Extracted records

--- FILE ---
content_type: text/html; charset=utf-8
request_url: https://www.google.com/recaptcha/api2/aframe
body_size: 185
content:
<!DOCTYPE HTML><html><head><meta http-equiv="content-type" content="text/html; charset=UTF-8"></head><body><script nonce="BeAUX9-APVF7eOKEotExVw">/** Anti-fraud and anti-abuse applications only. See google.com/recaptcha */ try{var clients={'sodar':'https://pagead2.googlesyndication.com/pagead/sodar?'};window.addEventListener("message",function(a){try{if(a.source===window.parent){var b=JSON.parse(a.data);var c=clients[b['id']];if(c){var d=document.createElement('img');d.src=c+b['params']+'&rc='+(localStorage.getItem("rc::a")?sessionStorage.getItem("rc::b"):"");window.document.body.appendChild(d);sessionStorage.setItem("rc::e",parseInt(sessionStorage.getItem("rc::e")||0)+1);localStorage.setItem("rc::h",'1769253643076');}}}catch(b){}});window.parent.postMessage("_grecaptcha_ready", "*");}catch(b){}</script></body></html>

Problem description:
The data must be printed verbatim, line by line.

Answer:
--- FILE ---
content_type: text/html; charset=utf-8
request_url: https://www.google.com/recaptcha/api2/aframe
body_size: 185
content:
<!DOCTYPE HTML><html><head><meta http-equiv="content-type" content="text/html; charset=UTF-8"></head><body><script nonce="BeAUX9-APVF7eOKEotExVw">/** Anti-fraud and anti-abuse applications only. See google.com/recaptcha */ try{var clients={'sodar':'https://pagead2.googlesyndication.com/pagead/sodar?'};window.addEventListener("message",function(a){try{if(a.source===window.parent){var b=JSON.parse(a.data);var c=clients[b['id']];if(c){var d=document.createElement('img');d.src=c+b['params']+'&rc='+(localStorage.getItem("rc::a")?sessionStorage.getItem("rc::b"):"");window.document.body.appendChild(d);sessionStorage.setItem("rc::e",parseInt(sessionStorage.getItem("rc::e")||0)+1);localStorage.setItem("rc::h",'1769253643076');}}}catch(b){}});window.parent.postMessage("_grecaptcha_ready", "*");}catch(b){}</script></body></html>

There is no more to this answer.